You can partially freeze the beer, then lift out the water ice which concentrates the remaining alcohol.
This technique is used for making eisbock . However eisbock typically tops-out at around 10% AbV.
 
plenty of recipes around but most if not all taste like crap......

there are some good forums for the other method and it is pretty easy

you could build a high quality unit for under $100 assuming your have some tools and a keg
or buy one for about $200 (not from the HB shop but...)
 
You could try just making a basic fermented dex based liquid using one of the turbo yeasts then charcoal filter it. Alcotec 24 turbo yeast claims 24% if you simply ferment at a lower temperature for a longer time up to the tolerance of the yeast, that would probably reduce any off tastes. According to their site:

The finished product, pure alcohol between 14% - 23% alcohol, can then be used as a base for mixing drinks, mixing with essences to make lower alcohol versions of many spirits...

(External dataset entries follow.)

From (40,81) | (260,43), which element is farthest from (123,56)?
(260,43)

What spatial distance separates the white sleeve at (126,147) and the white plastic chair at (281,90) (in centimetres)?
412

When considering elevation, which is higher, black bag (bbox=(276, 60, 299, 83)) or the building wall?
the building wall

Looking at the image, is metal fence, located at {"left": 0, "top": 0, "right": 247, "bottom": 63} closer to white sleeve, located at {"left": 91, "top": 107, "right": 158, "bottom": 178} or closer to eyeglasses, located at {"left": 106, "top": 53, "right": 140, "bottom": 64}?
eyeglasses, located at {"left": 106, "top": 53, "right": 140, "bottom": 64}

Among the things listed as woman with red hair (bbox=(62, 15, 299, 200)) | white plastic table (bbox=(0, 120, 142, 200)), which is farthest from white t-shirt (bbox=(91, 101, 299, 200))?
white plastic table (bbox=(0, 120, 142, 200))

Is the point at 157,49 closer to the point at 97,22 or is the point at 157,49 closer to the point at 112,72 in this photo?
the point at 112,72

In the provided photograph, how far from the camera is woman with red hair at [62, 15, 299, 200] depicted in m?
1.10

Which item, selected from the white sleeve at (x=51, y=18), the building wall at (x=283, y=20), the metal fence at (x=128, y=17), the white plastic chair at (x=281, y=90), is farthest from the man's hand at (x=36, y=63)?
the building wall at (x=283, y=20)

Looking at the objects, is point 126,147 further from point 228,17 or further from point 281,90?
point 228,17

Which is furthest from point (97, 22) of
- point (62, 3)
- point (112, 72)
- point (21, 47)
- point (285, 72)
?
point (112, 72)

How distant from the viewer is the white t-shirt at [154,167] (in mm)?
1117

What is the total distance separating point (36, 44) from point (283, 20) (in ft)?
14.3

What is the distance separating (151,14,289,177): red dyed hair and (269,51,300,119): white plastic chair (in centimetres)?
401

It then goes on to describe other processes that we don't discuss here. Similarly I haven't provided a link to their site as we are not, on this forum, interested in those other procedures.
 
I make a heap of 20%+ liqueurs but I do it by taking a base wine (or beer) and fortifying it up with an appropriate spirit. Like cider mixes 2:1 with brandy then sweetened to make an apple liqueur (lovely).

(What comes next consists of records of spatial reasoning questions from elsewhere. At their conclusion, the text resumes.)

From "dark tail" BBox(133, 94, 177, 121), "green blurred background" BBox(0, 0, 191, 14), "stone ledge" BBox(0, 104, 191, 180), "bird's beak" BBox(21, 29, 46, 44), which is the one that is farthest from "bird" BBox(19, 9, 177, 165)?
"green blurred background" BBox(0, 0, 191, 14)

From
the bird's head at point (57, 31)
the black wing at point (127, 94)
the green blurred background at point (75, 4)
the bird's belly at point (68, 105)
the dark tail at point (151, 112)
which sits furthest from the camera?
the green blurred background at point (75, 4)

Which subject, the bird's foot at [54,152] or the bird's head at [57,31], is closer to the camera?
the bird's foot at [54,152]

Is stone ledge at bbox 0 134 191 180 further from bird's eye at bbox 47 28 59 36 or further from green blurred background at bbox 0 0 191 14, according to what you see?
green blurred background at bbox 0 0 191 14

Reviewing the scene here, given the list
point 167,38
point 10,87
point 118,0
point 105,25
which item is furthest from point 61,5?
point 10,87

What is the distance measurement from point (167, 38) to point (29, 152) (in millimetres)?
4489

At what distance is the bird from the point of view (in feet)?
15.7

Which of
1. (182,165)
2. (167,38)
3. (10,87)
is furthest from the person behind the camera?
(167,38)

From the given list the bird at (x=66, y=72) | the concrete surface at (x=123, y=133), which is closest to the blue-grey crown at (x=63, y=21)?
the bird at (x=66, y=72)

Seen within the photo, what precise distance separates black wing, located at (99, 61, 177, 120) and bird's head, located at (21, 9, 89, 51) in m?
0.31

Or I steep ingredients in a spirit then water it down, usually with a light sugar syrup to 20%. I made a really nice quince and honey brandy that way.

The turbo yeast & sugar stuff tastes foul. Don't bother. You are better off buying a cheap vodka and flavouring/sweetening.
 
Aldi do an Aussie brandy for around $20.

Hey Airgead, I take it that when you mix the brandy with the cider it kills all further fermentation?
 
Yep. You need to fortify it up above the alcohol tolerance for the yeast. My cider yeast is 71B which snuffs it at over 14% so I bump it up to 16%+ to be sure then sweeten to taste.

I find 1/3 brandy. 2/3 cider and a dash of honey makes an amazing liquid panty remover.
 
The champagne yeast I've been using on most my meads and ciders and wines is pretty powerful stuff; regularly ferments the must to around 14 per cent alcohol. Wine makers will sometimes use a trick to nudge the alcohol content of their wines up by rewarding yeast that survives in the later stages of fermentation (ie, in higher alcohol concentrations) with additions of sugar. Apparently you can keep this going for another 5 - 10 per cent or so, and get your wine up to 20 per cent. Haven't tried it myself and I'm not particularly interested in doing so, but it seems simple enough - get a high alcohol tolerant yeast, and then feed it in the later stages of fermentation to nudge the alcohol concentration in your booze up a few notches.
 
DV10 or EC1118 will handle 16-18% pretty easily. Wouldn't be too hard to get them to 20.